Однажды такой маневр не удался. Три женщины с красными кружками на спине стояли у окошка посылочного склада. Какая-то узница, торопливо пробежав мимо, всунула в руки одной из них три покореженные буханки. Слишком рано: надзирательница Милан еще не проверила содержимое посылок. Испуганная штрафница, взяв со стола адресованную ей посылку, прикрыла ею буханки. Милан хочет перерезать веревки, посмотреть посылку, она протягивает руку и замечает в переднике штрафницы хлеб. Поднимается крик, сыплются удары. Заподозренная в краже хлеба не признается, кто ей помогал. Конвоирующая эсэсовка уводит ее к воротам, чтобы доложить начальству. Женщины из штрафной команды смотрят им вслед. Они хорошо знают, что ждет их товарку, и сейчас думают о ее пятнадцатилетней дочке, к которой она так мечтала вернуться.
Простая, естественная потребность – утолить голод – приводит к самым тяжелым наказаниям.

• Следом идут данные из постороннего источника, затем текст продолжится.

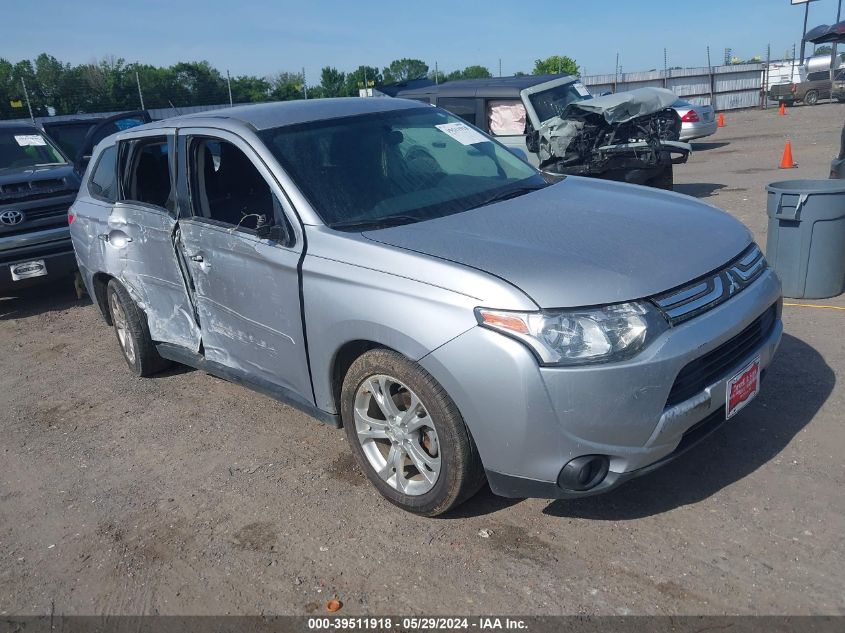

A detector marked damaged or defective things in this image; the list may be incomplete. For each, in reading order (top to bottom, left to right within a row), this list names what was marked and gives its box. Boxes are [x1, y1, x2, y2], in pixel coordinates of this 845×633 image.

damaged silver sedan [69, 97, 780, 512]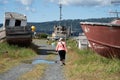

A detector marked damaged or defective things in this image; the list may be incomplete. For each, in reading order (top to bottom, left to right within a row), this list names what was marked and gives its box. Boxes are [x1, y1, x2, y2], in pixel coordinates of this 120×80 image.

rusty boat hull [79, 19, 120, 58]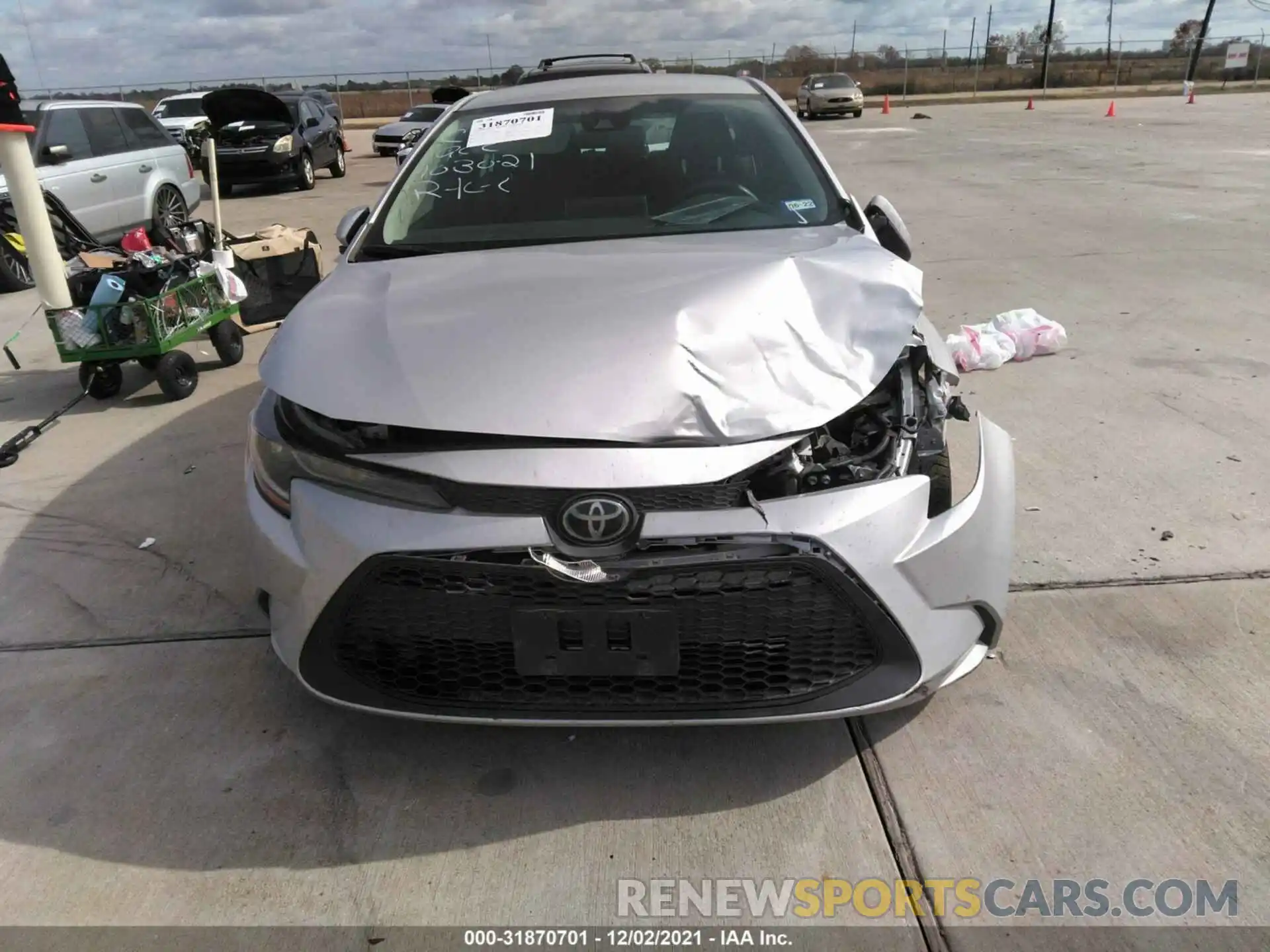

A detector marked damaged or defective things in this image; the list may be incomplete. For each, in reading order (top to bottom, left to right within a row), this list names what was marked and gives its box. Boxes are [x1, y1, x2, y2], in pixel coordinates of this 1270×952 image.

crumpled hood [263, 226, 926, 442]
shattered headlight [246, 391, 450, 516]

Но голод не заглушишь. Чем человек крепче, чем здоровее, чем психически уравновешеннее, тем громче заявляют о себе его естественные инстинкты, а в противоестественных условиях концентрационного лагеря бунт голодной плоти неизбежно оборачивается против человека, навлекая на него беду или даже гибель.
Вот почему в глазах штрафниц затаилось горе и печаль. Ведь поступки, за которые они расплачиваются, вызваны извечными человеческими потребностями, а они, эти потребности, сильнее временных, навеянных условиями, доводов рассудка.
В штрафную команду попадают наиболее активные личности, те, кому внутренние силы не позволяют бездействовать.
Чем выносливее человек, чем здоровее в нем естественное начало, тем настойчивее пробуждается в нем чувство протеста.
Слабая и пассивная натура зачастую лучше переносит лагерную жизнь, ведь она не способна вступать в конфликт с навязанными ей порядками.
Сильная личность гибнет, сломленная собственным порывом, – все силы ее уходят на единоборство с противоестественными лагерными порядками.
Когда смотришь на штрафниц, невольно приходит на ум погреб, полный давным-давно забытых растений, клубней, корневищ. Над миром светит жаркое солнце, но лучи его не проникают сюда. И все же в глубине растений пробуждается могущественная сила, заставляющая их пускать ростки; точно бледные и слабые руки, поднимаются они в темном погребе. Они тянутся выше, чем в обычных условиях, рвутся вверх, тоскуя по солнцу. И чем стремительнее они растут, тем скорее упрутся в твердый свод, который остановит их порыв; побеги согнутся, повернут назад, задавленные собственной жизнеспособностью.